Plusieurs fois reporté, le dialogue national s'est finalement ouvert le 20 août 2022 à N'Djamena, la capitale tchadienne, en dépit du boycott de la majorité de l'opposition et de deux des plus puissants mouvements rebelles armés. Les échanges de l'Assemblée plénière, qui réunit 1400 délégués censés représenter toute la société tchadienne et répartis en commissions, ont été émaillé de nombreuses interruptions. Les discussions, qui devaient s'achever le 20 septembre, ont été ainsi prolongées d'un dizaine de jours.

Retour sur les contours du dialogue national. 

Raison d'être 

Le jeune général Mahamat Idriss Déby Itno, autoproclamé chef de l'Etat à la tête d'un Conseil militaire de 15 généraux en avril 2021, avait aussitôt promis la tenue d'un dialogue de réconciliation nationale incluant "toute" l'opposition et "tous" les groupes armés. Objectif : l'organisation d'élections "libres et démocratiques" au terme d'une "transition" de 18 mois qui doit prendre fin en octobre. 

"Nous organisons ce dialogue pour tourner la page de la transition et mettre en place un régime démocratique et une alternance", expliquait à l'AFP le ministre de la Communication et porte-parole du gouvernement, Abderaman Koulamallah. Le 8 août, après cinq mois de discussions au Qatar, une quarantaine de groupes armés ont signé, à Doha, avec la junte un accord de paix. Ce dernier, boycotté par deux des factions rebelles les plus importantes, a permis de lancer le dialogue national

Sans l'adhésion de tous 

Le Front pour l'alternance et la concorde au Tchad (FACT), un des principaux groupes rebelles à l'origine de l'offensive qui a coûté la vie à Idriss Déby, n'a pas signé l'accord de Doha et n'a pas participé au dialogue, le considérant "biaisé d'avance". De même, la majorité des partis de l'opposition et organisations de la société civile regroupés au sein d'une plate-forme, Wakit Tamma boycottent le DNIS.

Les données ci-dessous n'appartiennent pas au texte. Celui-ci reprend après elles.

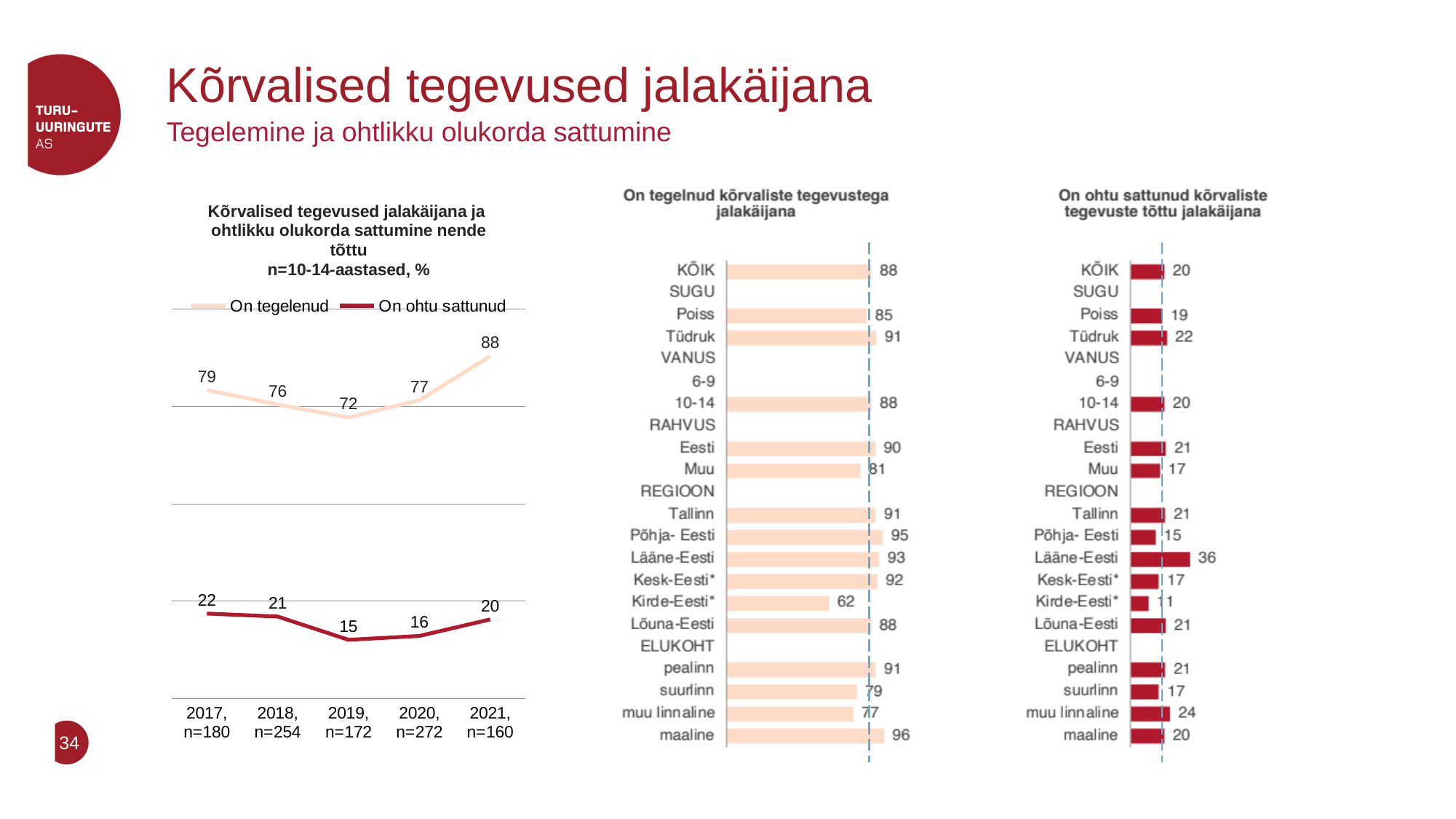
In the line chart on the left, what is the difference between the 'On tegelenud' and 'On ohtu sattunud' values for 2017, n=180? 57 In the line chart on the left, how many series does the legend list? 2 In the chart 'On tegelnud kõrvaliste tegevustega jalakäijana', which category has the highest value? maaline In the line chart on the left, which year has the lowest value for 'On tegelenud'? 2019, n=172 In the chart 'On tegelnud kõrvaliste tegevustega jalakäijana', which is larger, the value for Poiss or the value for Tüdruk? Tüdruk In the line chart on the left, what is the value of 'On ohtu sattunud' for 2019, n=172? 15 What kind of chart is 'On ohtu sattunud kõrvaliste tegevuste tõttu jalakäijana'? Bar chart In the chart 'On tegelnud kõrvaliste tegevustega jalakäijana', what is the value for Kirde-Eesti*? 62 In the line chart on the left, what is the value of 'On tegelenud' for 2021, n=160? 88 In the chart 'On ohtu sattunud kõrvaliste tegevuste tõttu jalakäijana', what is the difference between the values for Lääne-Eesti and Kirde-Eesti*? 25 In the line chart on the left, how many years are shown on the x axis? 5 In the chart 'On ohtu sattunud kõrvaliste tegevuste tõttu jalakäijana', which category has the highest value? Lääne-Eesti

Ils accusent Mahamat Déby Itno de chercher à se maintenir à la tête du pays en ne dialoguant qu'avec des personnalités du pouvoir ou proche de lui. La désignation des délégués a été également critiquée. "Nous estimons que 80% des membres sont proches de la junte", a déclaré Succès Masra, la principale figure de l'opposition à la tête du parti Les Transformateurs, membre de Wakit Tamma. A son démarrage, le dialogue national a encore enregistré plusieurs défections d'organisations de la société civile.

Pluie de critiques

Depuis son lancement, le dialogue national est décrié. "A l’allure où évoluent les travaux, certains observateurs estiment que le (dialogue national) ne pourrait jeter les bases d'un nouveau contrat social", résumait le 28 septembre le média tchadien Alwidha Info.

Les critiques contre le processus ont atteint leur point d'orgue quand le traitement des questions "épineuses" a été confiée à un commission ad-hoc. Une décision "motivée par le respect du calendrier (...) adopté dès le début des travaux", a indiqué le rapporteur général du dialogue national, Limane Mahamat, selon Tchadinfos. Il a également expliqué, rapporte Alwidha Info, "qu'on ne peut pas engager des débats sur des questions fragmentaires".

Les conclusions du comité ont été présentées le 28 septembre. Il a notamment proposé de prolonger la transition de deux ans, de maintenir à la tête de l'Etat le chef de la junte militaire, Mahamat Idriss Déby Itnoet l'autoriser ensuite à briguer la présidence dans les urnes. En l'absence des principaux opposants au régime, il y a peu de chance que le DNIS rejette ces propositions, confirmant ainsi les pronostics les plus sombres des détracteurs du processus.